Originally posted at CALmatters.
By Glen Martin.
In civil liberties circles, she is known by the pseudonym of Elizabeth James—a retiree from the phone company who was contemplating a cross-country trip with her machinist husband. The two had worked for decades, raising two children and caring for her developmentally disabled sister, who lived in a home the couple had bought and remodeled in East Palo Alto, two blocks from their own bungalow. But their plans were upended when East Palo Alto police raided their sister’s home and arrested the James’s son, who had been living in a back room, for drug-dealing.
Although Elizabeth James was never charged with a crime—she insisted she didn’t know what her son was up to— city police were working with federal authorities who evicted her disabled sister and seized the house under a process known as civil asset forfeiture.
Federal records show that in 2014, the last year reported, 220 California law enforcement agencies partnered up with federal prosecutors to instigate civil asset forfeiture, allowing them to seize and liquidate the assets of people who weren’t convicted or even charged with crimes.
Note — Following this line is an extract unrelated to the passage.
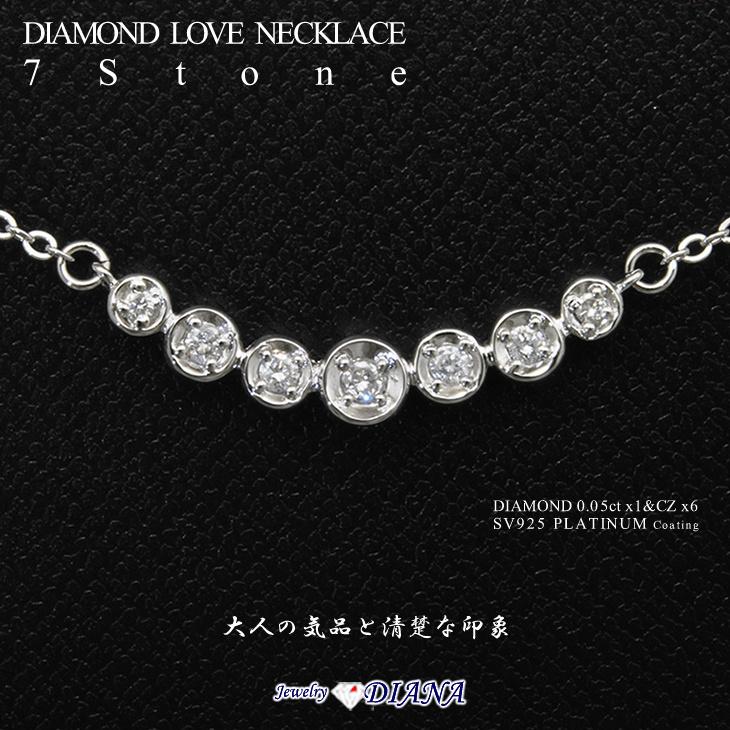 レディースネックレス 国産 Jewelry DIANA 7ストーンネックレス DP-50 プレゼント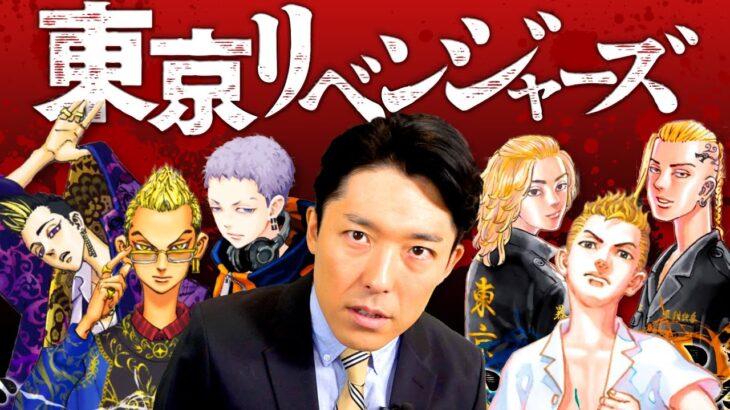 【東京リベンジャーズ②】第一章のクライマックスまで全力解説!!(Tokyo Revengers)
The putative goal of civil asset forfeiture is simple: to deny drug dealers working capital and divert the value of their assets to crime-fighting efforts. But a growing chorus of critics from both the left and right have condemned it as “policing for profit,” arguing that it strips citizens of their goodswithout due process.
After overcoming objections from some in law enforcement, a bill to curtail the practice cleared the Legislature by a wide margin and is awaiting Gov. Jerry Brown’s signature.
“SB 443 isn’t the platinum reform standard for civil asset forfeiture, but it’s still a very good bill,” said Lee McGrath, the legislative counsel for the Institute for Justice, a Virginia-based libertarian public interest law firm. “More to the point, this is a California bill. When California does something, everybody in the nation pays attention.”
California state law already prevents civil asset forfeiture in most state cases—an exception being large bundles of cash—unless the owner is convicted of a crime. But it allows state and local police to collaborate on drug cases with the federal government, which not only doesn’t require convictions for civil asset forfeiture, but rewards the cooperating agencies with up to 80 percent of the value of the seized assets.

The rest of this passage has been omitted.